OpenAI grew its revenue to $25 billion, maintaining an advantage over Anthropic, although profitability is still not yet available
Large AI startups are growing in revenue but remain unprofitable
Most leading artificial intelligence startups continue to operate at a loss, yet their revenues are rising rapidly. Anthropic recently announced that its annual revenue (calculated by extrapolating from monthly data) exceeded $19 billion. OpenAI has already surpassed it: by the end of last year the company recorded $21.4 billion, and by the end of 2025 revenue reached $25 billion—a 17% increase.
The problem of break‑even
According to Reuters (citing The Information), in order to exit losses, OpenAI plans to spend about $600 billion over the next few years. Even with such a growth rate, the company may only achieve financial sustainability by the end of the decade.

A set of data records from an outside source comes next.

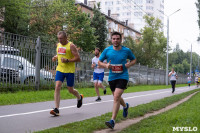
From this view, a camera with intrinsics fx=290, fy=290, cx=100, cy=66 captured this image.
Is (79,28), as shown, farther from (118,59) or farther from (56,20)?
(118,59)

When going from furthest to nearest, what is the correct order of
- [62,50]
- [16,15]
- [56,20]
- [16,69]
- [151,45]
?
[151,45]
[56,20]
[16,15]
[16,69]
[62,50]

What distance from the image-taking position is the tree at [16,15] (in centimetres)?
3150

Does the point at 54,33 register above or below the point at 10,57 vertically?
above

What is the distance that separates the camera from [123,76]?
18.6ft

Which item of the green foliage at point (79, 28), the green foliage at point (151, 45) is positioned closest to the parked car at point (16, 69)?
the green foliage at point (79, 28)

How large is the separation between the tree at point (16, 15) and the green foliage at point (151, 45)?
1142 inches

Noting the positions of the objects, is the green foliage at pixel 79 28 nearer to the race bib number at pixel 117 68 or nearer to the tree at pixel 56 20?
the tree at pixel 56 20

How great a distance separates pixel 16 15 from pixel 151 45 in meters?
33.5

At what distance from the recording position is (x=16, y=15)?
32.4m

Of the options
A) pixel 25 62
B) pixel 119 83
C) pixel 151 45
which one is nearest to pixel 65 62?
pixel 119 83

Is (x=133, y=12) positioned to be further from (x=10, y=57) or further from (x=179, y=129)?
(x=179, y=129)

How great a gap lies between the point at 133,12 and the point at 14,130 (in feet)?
339

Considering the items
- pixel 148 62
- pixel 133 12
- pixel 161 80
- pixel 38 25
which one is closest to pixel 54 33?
pixel 38 25

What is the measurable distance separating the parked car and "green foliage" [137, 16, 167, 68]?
148 feet
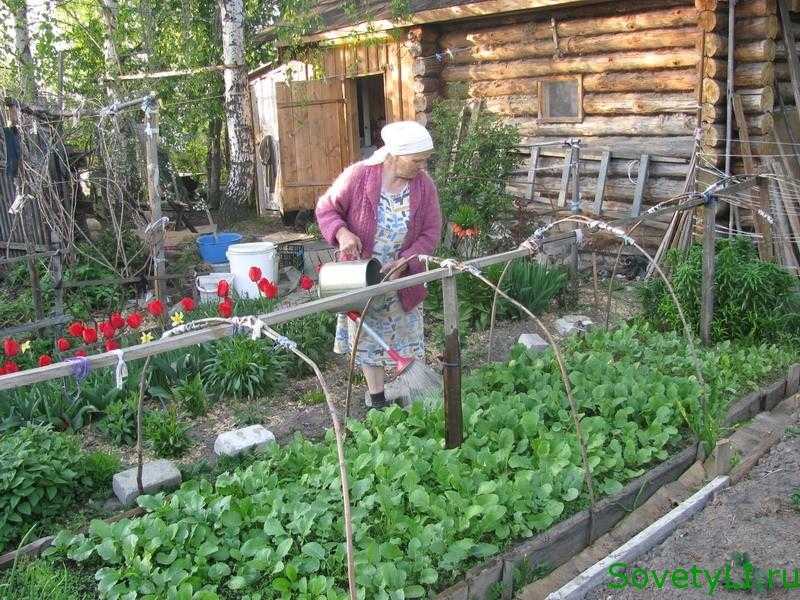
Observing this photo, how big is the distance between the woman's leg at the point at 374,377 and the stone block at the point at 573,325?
180cm

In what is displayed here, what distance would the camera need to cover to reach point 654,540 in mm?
3184

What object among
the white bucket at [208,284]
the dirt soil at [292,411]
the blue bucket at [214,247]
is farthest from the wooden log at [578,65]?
the white bucket at [208,284]

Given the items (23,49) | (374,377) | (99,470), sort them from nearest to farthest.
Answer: (99,470), (374,377), (23,49)

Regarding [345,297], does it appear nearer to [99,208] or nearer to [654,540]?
[654,540]

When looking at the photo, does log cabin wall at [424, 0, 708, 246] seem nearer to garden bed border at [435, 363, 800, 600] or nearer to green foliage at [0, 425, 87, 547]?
garden bed border at [435, 363, 800, 600]

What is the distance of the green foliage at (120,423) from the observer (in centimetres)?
412

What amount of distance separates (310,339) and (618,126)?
4.60 m

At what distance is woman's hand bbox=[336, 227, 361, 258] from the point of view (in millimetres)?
3918

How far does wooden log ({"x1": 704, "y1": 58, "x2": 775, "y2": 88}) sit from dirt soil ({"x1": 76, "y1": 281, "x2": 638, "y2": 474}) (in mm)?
3005

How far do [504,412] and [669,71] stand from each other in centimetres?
529

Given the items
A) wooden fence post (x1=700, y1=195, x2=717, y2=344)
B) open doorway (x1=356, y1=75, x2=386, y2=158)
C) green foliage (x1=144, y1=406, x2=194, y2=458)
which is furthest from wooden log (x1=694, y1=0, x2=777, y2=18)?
open doorway (x1=356, y1=75, x2=386, y2=158)

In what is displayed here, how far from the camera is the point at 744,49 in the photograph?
7.09 m

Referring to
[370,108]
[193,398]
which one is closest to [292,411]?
[193,398]

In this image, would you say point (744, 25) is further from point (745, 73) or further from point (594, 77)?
point (594, 77)
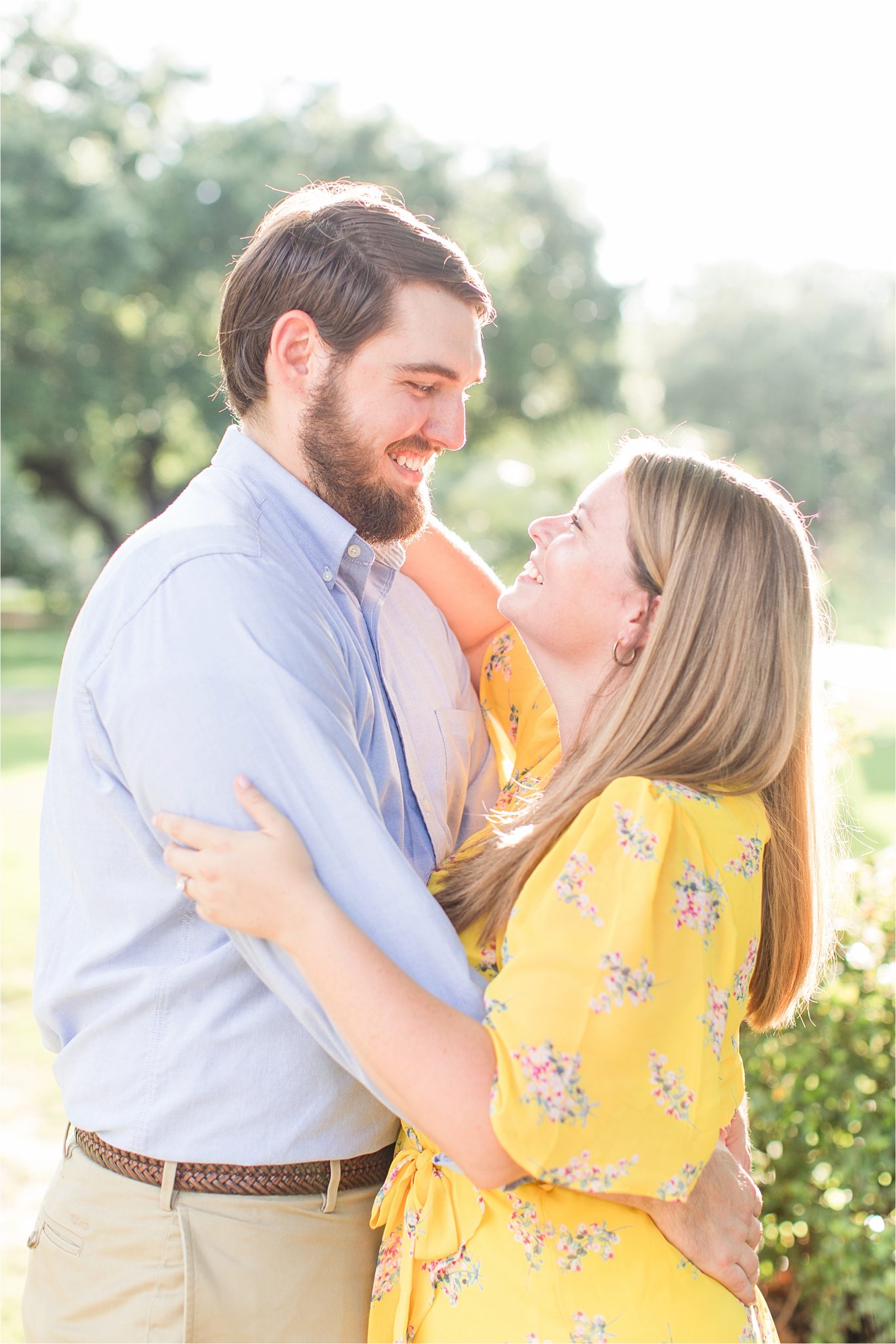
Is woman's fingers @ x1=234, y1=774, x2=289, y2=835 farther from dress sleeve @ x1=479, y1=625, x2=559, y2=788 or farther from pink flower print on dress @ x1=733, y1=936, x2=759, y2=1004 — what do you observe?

Management’s attitude toward spending
Company leadership often responds evasively and irritably when investors critically assess rising expenses. Their argument emphasizes that “there is no point in lamenting money now – it will pay off in the future.” At the same time most projects to build computing infrastructure are structured so that the startup itself does not bear direct responsibility: debt obligations fall on third‑party contractors. After a potential IPO (valuation could reach $1 trillion), investors’ focus on financial metrics will intensify.
Focus on the corporate market
Recognizing that selling AI technology to large companies is currently more profitable, OpenAI has already signed contracts with four of the largest consulting firms. This enabled it to achieve revenue of $20 billion in 2025 (by multiplying monthly revenue by 12). While Anthropic, with only $9 billion in adjusted annual revenue, is rapidly catching up, OpenAI’s $25 billion remains the leader among competitors.